Meditar é libertarmo-nos do pensamento; é um movimento no êxtase da verdade.

(...) Meditar é transcender o tempo. O tempo (psicológico) é a distância que o pensamento percorre na sua busca de sucesso pessoal. A viagem é assim sempre ao longo do velho caminho, revestido de uma nova aparência, novas paisagens, mas sempre a mesma estrada, que não conduz a lado nenhum - excepto à dor e à infelicidade.

Só quando a mente transcende o tempo é que a verdade deixa de ser uma abstracção. Então, a felicidade profunda não é uma ideia derivada do prazer mas uma realidade não verbal.

Esvaziar a mente do tempo é o silêncio da verdade, e assim ver é agir; portanto não existe nenhuma divisão entre o ver e o agir. É no intervalo entre ver e agir que nascem o conflito, a infelicidade e a confusão. Aquilo que está fora do tempo é eterno.

A meditação é um estado da mente que olha tudo com completa atenção, não fragmentariamente, mas de maneira total.










Meditar é destruir a «segurança», e há grande beleza na meditação, não a beleza das coisas produzidas pelo homem ou pela natureza; é a beleza do silêncio. Este silêncio é o vazio no qual, e a partir do qual, todas as coisas fluem e têm a sua existência. Não pode ser conhecido; o intelecto e a emotividade não podem chegar até ele; não há caminho para o silêncio e um método para tentar alcançá-lo é invenção de um cérebro ambicioso. Todos os caminhos e meios de que se serve o «eu» calculista têm de ser completamente destruídos; todo o movimento para a frente ou para trás, o modo como funciona o tempo, tem de cessar, sem nenhum amanhã. Meditação é «destruição»; é um perigo para aqueles que desejam levar uma vida superficial e uma vida de fantasia e de mito.

A morte a que a meditação dá origem é a imortalidade do novo.

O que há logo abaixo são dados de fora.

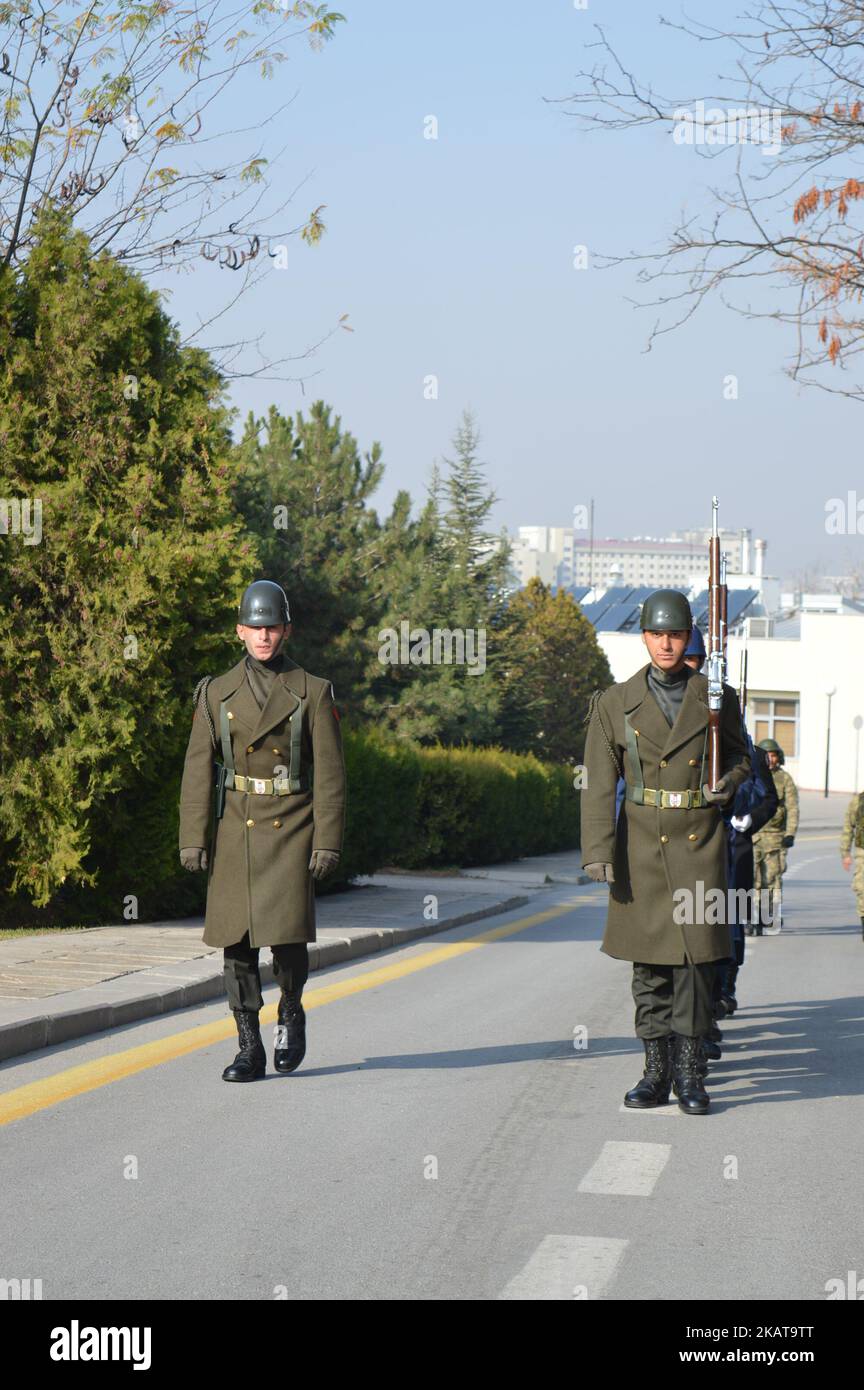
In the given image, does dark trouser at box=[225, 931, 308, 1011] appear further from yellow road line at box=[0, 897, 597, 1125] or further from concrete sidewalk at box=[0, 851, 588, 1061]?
concrete sidewalk at box=[0, 851, 588, 1061]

Meditar é algo realmente maravilhoso, quando acontece. Posso falar sobre a meditação, mas a descrição não é o que é descrito. Cabe a cada um de nós aprender tudo isto, olhando para nós próprios - nenhum livro, nenhum professor pode ensinar-nos. Assim, não dependamos de ninguém, não nos juntemos a organizações «espirituais»; temos de aprender tudo isto a partir de nós mesmos. E então a mente descobrirá coisas inacreditáveis. Mas para tal, não pode haver fragmentação e por isso tem de haver imensa estabilidade, percepção rápida e flexibilidade. Para uma mente assim não há tempo e o viver tem, portanto, um sentido completamente diferente (in J. Krishnamurti, Meditações, Editorial Presença, 1999).